Par exemple, en 2016-2017, Mike Babcock avait demandé à Mitchell Marner, 19 ans, d’établir un classement de ses coéquipiers, en fonction de leur éthique de travail. Babcock avait ensuite partagé les résultats avec des joueurs des Maple Leafs de Toronto. Une fois sa démarche rendue publique, il l’avait expliquée ainsi : « J’essayais de me concentrer sur l’éthique de travail avec Mitch, en parlant de modèles. Finalement, ce n’était pas une bonne idée. Je m’en suis excusé. »

Terrible idée, en effet.

« Ça ne lui enlève pas son expertise ni ses succès passés », explique Bruno Ouellette. Mike Babcock a gagné l’or aux Jeux olympiques et la Coupe Stanley.

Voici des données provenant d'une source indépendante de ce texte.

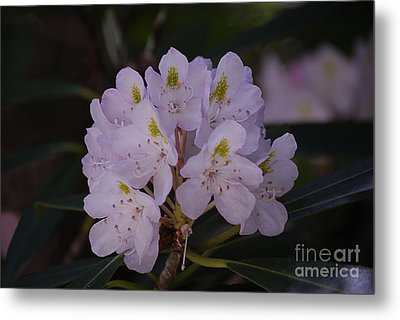 Randolph County Rhododendron Metal Print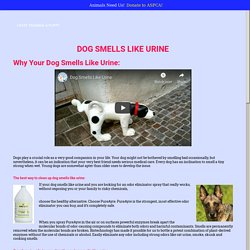 Dog Smells Like Urine – In Home Pet Care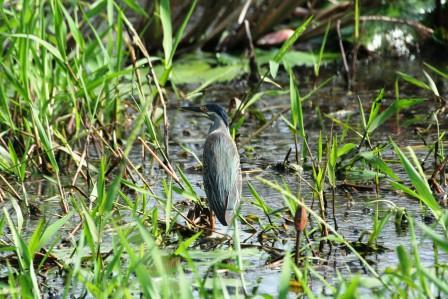 Greenbacked_Heron_113140.JPG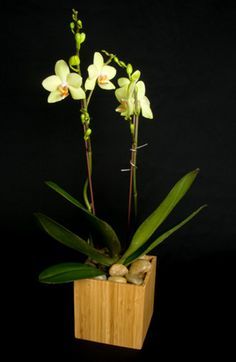 This is a yellow phalaenopsis orchid plant.  See our entire selection at www.starflor.com.  To purchase any of our floral selections, as gifts or décor, please call us at 800.520.8999 or visit our e-commerce portal at www.Starbrightnyc.com. This composition of flowers is generally available for same day delivery in New York City (NYC). OP037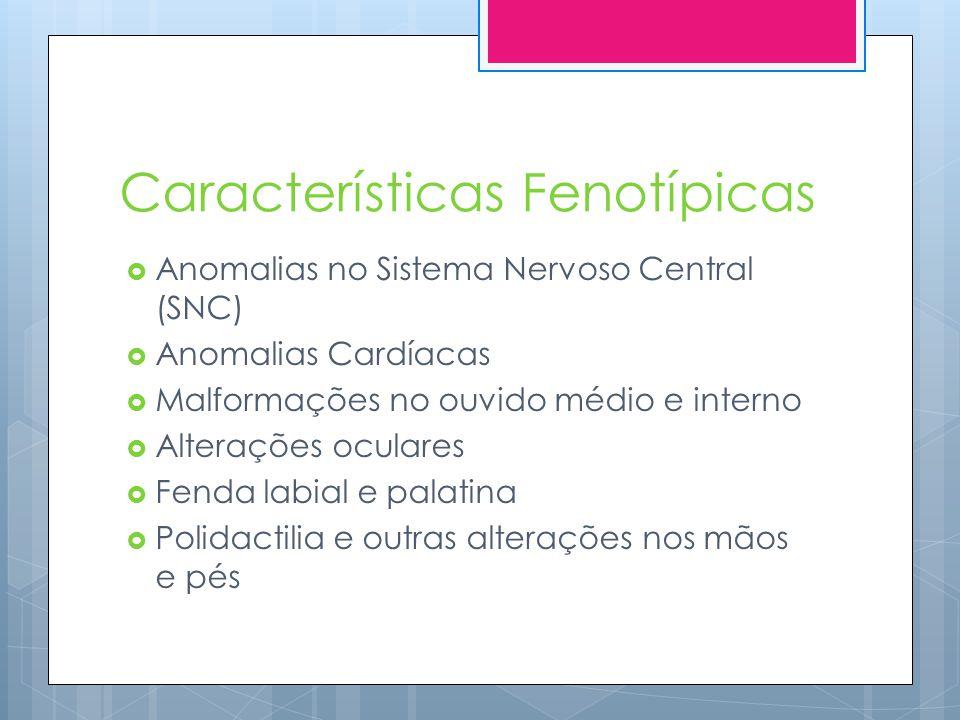 Características Fenotípicas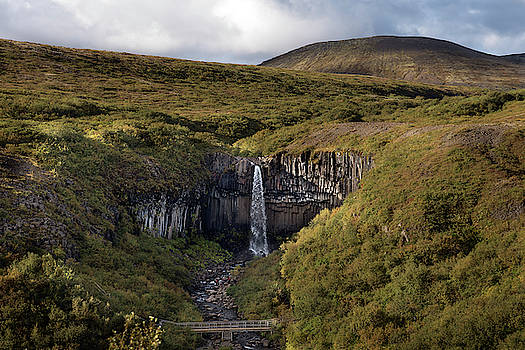RicardMN Photography - Svartifoss waterfall in Iceland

« Mais ultimement, ce qui s’est produit n’était pas seulement une erreur de jugement. Il est dans un trip de pouvoir. Il a une confiance suprême [en ses capacités]. Il se place au-dessus des autres et se comporte tel quel. Sauf que le monde a changé. Lui ne s’est pas adapté. C’est rendu un dinosaure. »

Un dinosaure qui voit l’astéroïde foncer vers lui.